*Consigne 1*
D'après l'extrait sur les infections nosocomiales, de quelle loi est issu l'article L. 1142-1, alinéa 2 du code de la santé publique ?
*Consigne 2*
Poursuivez la rédaction de l'extrait sur les infections nosocomiales à la suite de sa dernière phrase.

*Extrait du texte*

=-=-=

L'article L. 1142-1, alinéa 2 du code de la santé publique, issu de la loi du 4 mars 2002, dispose que les établissements de santé « sont responsables des dommages résultant d'infections nosocomiales, sauf s'ils rapportent la preuve d'une cause étrangère ». En effet, lorsque la preuve d'une infection nosocomiale est rapportée, en l’espèce, par la famille de la victime, mais que celle-ci est susceptible d'avoir été contractée dans plusieurs établissements de santé, comme dans l’arrêt commenté où six établissements, peuvent être à l’origine du dommage, la jurisprudence opte pour la théorie de la causalité alternative.
La théorie de causalité alternative correspond « à une généralisation du problème classique de la faute d'un membre inconnu dans un groupe déterminé ou du rôle dommageable d'une chose indéterminée parmi une pluralité d'objets semblables. » C’est-à-dire que chaque établissement de santé concerné par la visite du patient décédé sont probablement tous considérés in solidum comme auteurs du dommage dit collectif.
La Cour de cassation avait eu recours à cette théorie de la causalité alternative lors de l’affaire du Distilbène.

=-=-=

*Données fournies*
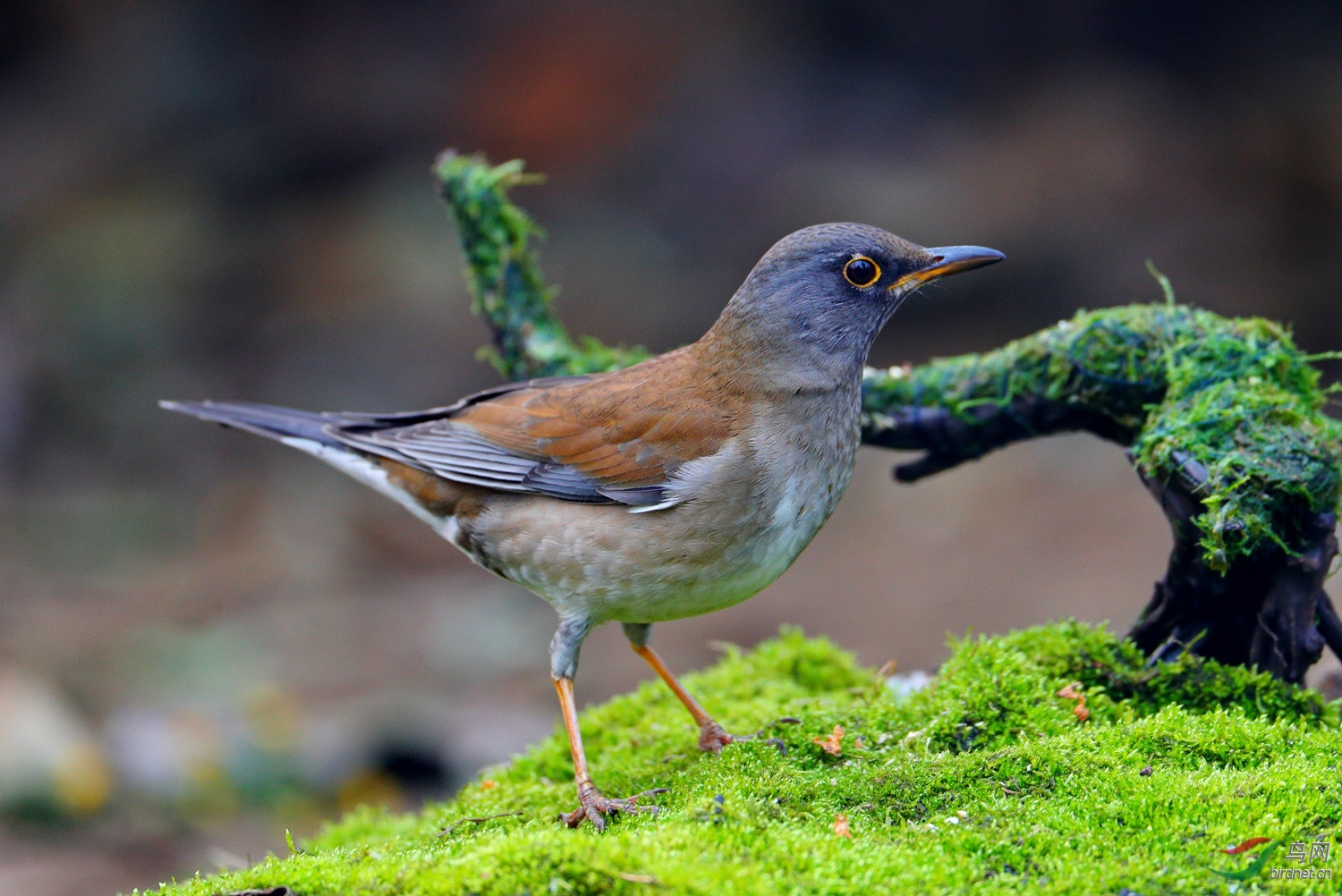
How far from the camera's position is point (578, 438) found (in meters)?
4.82

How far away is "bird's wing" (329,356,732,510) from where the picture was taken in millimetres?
4547

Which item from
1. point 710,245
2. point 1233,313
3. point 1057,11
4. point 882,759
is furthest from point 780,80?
point 882,759

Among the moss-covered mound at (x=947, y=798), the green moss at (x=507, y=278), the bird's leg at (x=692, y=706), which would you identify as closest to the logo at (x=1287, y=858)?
the moss-covered mound at (x=947, y=798)

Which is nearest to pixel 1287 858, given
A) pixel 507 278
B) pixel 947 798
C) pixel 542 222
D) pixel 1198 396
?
pixel 947 798

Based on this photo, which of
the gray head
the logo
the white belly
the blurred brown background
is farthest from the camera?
the blurred brown background

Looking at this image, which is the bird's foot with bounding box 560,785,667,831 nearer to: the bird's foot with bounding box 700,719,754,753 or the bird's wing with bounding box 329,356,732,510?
the bird's foot with bounding box 700,719,754,753

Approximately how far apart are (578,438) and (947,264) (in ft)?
5.57

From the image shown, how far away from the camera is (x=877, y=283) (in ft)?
15.5

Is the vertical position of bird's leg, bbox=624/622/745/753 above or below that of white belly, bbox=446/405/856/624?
below

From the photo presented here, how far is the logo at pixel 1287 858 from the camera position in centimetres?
320

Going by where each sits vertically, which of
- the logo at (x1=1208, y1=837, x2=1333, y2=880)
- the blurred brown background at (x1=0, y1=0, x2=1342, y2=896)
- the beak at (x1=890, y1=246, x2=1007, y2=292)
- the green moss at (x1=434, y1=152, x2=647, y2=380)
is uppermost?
the blurred brown background at (x1=0, y1=0, x2=1342, y2=896)

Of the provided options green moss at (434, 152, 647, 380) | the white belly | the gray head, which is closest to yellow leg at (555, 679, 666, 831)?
the white belly

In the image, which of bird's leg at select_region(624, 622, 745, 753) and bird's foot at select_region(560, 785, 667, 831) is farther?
bird's leg at select_region(624, 622, 745, 753)

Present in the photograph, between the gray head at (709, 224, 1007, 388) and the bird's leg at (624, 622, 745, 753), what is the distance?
1.40 metres
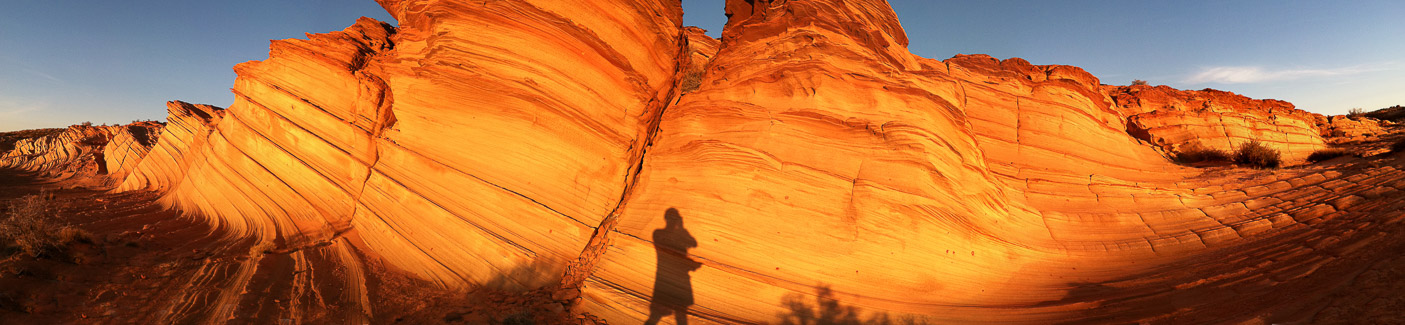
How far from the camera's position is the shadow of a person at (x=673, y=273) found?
5883 mm

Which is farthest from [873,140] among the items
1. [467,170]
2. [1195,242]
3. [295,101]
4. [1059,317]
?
[295,101]

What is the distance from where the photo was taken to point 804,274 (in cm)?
602

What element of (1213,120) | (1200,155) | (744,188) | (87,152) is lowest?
(744,188)

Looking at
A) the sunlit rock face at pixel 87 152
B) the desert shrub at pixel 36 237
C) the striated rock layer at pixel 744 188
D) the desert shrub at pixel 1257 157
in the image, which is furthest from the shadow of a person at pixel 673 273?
the sunlit rock face at pixel 87 152

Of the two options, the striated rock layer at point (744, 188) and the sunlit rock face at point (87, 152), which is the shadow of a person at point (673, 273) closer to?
the striated rock layer at point (744, 188)

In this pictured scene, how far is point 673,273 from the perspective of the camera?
617 centimetres

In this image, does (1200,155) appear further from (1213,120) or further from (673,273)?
(673,273)

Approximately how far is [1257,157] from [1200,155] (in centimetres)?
109

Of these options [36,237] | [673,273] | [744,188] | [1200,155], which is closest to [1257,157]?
[1200,155]

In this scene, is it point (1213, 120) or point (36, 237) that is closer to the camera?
point (36, 237)

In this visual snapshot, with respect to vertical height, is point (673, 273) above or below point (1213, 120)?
below

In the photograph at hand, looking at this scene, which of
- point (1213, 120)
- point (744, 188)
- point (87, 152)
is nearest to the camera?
point (744, 188)

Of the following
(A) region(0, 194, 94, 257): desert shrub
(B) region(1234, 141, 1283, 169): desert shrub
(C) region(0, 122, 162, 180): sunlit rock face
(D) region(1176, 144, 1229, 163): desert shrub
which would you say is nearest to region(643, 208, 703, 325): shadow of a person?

=-=-=

*Résultat 1*
La loi du 4 mars 2002.

*Résultat 2*
Ainsi, cette solution a permis de retenir la responsabilité commune des différents laboratoires ayant fabriqué la molécule, et ce, même si un doute demeure sur le médicament précisément ingéré par la mère de la victime. Cela a alors réduit la part de responsabilité du laboratoire du fait de prédispositions de la victime et a engendré une certaine « répartition » du préjudice puisqu’aucun laboratoire a été considéré comme seul auteur mais, tous ont été considérés comme tel. Cette théorie a finalement été reprise dans l’arrêt du 17 juin 2010. Elle a donc été élargie au sujet de l’infection nosocomiale, et est appliquée lorsqu’un doute apparait sur les établissements fréquentés pour déterminer le lieu exact de la contraction de cette infection. En l’espèce, un doute apparait réellement sur la preuve du réel auteur du dommage.
Cette théorie de causalité alternative renvoie au fait que chaque établissement de santé sera considéré comme coupable pour tout le dommage causé, soit in solidum, et ce, au titre de solidarité.
B – Une obligation in solidum des établissements de santé
La théorie de la causalité alternative dépend d’une obligation dite in solidum de chacun des potentiels responsabilités.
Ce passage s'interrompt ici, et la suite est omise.